3

I have a lot of movie data from IMDB and I'm in the middle of cleaning up the data and making it so that 1 row = 1 movie as the database often has multiple records for a single film.

I've restructured the data so that what was a single 'Country' variable with multiple cases for a single film, is now a set of 29 country columns. A single film may have up to 29 countries affiliated with it (most have just 1 or 2).

I plan to do some simple descriptive statistics and expected frequencies, perhaps look for correlations with other variables like genre etc.

Is it possible to have SPSS treat all 29 variables as a single variable? It doesn't matter which of the country variables a country is present in, just that it is present in one of them. For example I might want to find all Indian films, and ask SPSS to check for each row, whether 'India' is in any one of the country variables and return the row if it is present in any of them.

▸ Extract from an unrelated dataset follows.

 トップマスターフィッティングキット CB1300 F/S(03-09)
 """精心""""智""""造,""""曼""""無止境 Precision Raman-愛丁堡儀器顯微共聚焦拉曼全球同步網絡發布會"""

Is this possible, or do I just need to manually instruct SPSS with a list of OR commands whenever I run a query.

  • 2
    For descriptive stats this is exactly what multiple response sets are for. For the later on querying rows you can use the `ANY` command. – Andy W May 12 '15 at 11:28

1 Answers1

3

There are two types of multiple response sets: multiple dichotomy, which would be 29 yes/no variables as you describe, and multiple category, in which you have a list of arbitrary categories. See the MRSETS command for details.

Once defined, CTABLES can do all your statistical calculations on these, and these sets can also be used in graphics constructed in the Chart Builder or GGRAPH commands.

Don't confuse the sets created by MRSETS with the older MULTIPLE RESPONSE procedure, which is still available. MRSETS definitions persist with the data and are used with CTABLES and GGRAPH only.

With the ANY function, as Andy said above, you would use the individual variables, but you can use TO. So, for example, you could write

COMPUTE FILM7 = ANY(7, f1 to f29)

if you have MC variables. If using the MD structure, you would have to check, say, variable f7 in this example.

eli-k
  • 10,898
  • 11
  • 40
  • 44
JKP
  • 5,419
  • 13
  • 5